MILIJA BELIĆ (SRB/FRA)
“SREĆKO JOVANOVIĆ” – AWARD OF DEČJE NOVINE DOSITEJ PUBLISHING HOUSE AND GORNJI MILANOVAC MUNICIPALITY
A painter, sculptor and art theorist, Milija Belić is one of the most important representatives of geometric abstraction in the international arena. He was born in 1954 in Rudovci, Serbia. He graduated from the Faculty of Fine Arts in Belgrade in 1978. He defended his doctoral thesis at the Sorbonne in 1994 and earned a doctorate in art and art theory from the University of Paris. He exhibited at a large number of solo and group exhibitions in his home country and abroad, and he won several awards and recognitions. He published the following books: Meta-Art (SKC, Belgrade, 1997), Heavenly stories (Library of Belgrade, 2000), Apologie du rythme (L'Harmattan, Paris, 2002), Omcikous (L'Age d'Homme, Lausanne, 2004), Image and World (SKC, Belgrade, 2004), Photographs 1964 – 1978 (Narodna knjiga & Alfa, Belgrade, 2008), Spiritus Mundi (Red Box, Belgrade, 2011), Meta-photographs by Mirko Lovrić (Artget & Clio, Belgrade, 2015), The Challenge of Modernity (Arhipelag, Belgrade, 2017), Ecce homo (Čigoja & Society for Cultural Cooperation Serbia-France, Belgrade, 2019), Ars longa (Art Gallery Nadežda Petrović, Čačak, 2020). His works can be found in the following collections: National Library in Paris; Satoru Sato Art Museum in Tome (Japan); Museum of Contemporary Art in Belgrade, and many others.
Already as a fourteen-year-old, he won the first prize at the comics contest, organized by the popular youth magazine Kekec, with the following comment by the jury: “Refined sense for graphics.
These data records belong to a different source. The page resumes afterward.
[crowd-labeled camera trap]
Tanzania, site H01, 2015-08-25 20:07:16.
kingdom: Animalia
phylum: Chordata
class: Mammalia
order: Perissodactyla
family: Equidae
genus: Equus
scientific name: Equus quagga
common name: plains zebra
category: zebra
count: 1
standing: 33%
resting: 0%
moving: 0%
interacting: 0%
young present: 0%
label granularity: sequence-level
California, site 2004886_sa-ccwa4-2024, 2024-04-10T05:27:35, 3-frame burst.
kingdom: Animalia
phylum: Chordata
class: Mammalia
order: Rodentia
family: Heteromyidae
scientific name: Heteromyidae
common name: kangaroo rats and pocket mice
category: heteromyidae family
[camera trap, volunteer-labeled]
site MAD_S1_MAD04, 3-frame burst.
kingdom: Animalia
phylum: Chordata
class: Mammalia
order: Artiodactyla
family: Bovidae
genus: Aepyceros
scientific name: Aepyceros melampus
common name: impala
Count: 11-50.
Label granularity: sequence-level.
The most mature artist.”
Comics and illustrations marked the beginnings of his artistic career. Especially, his collaboration with Dečje Novine Publishing (“Children’s Newspaper”) from Gornji Milanovac, between 1970 and 1975. At that time, in addition to numerous illustrations published in the Dečje Novine and Tick-Tack magazines, he made several short comics with the heroes he created for the edition Nikad robom (“Never Surrender”), and afterward, for domestic comics magazine Kuriri (“The Couriers”)
“After the final split of modern and contemporary art with figuration, a characteristic of comics is that it remained a refuge for painters and other visual artists who wanted and knew how to draw people, animals and objects as they are. As an artist, Belić developed beyond that and achieved an impressive career in the world of abstract art, but he also showed in his comics that he is a worthy heir to the giants of the past with style and poetics that evoked masters such as Hal Foster or Andrija Maurović,” writes Pavle Zelić.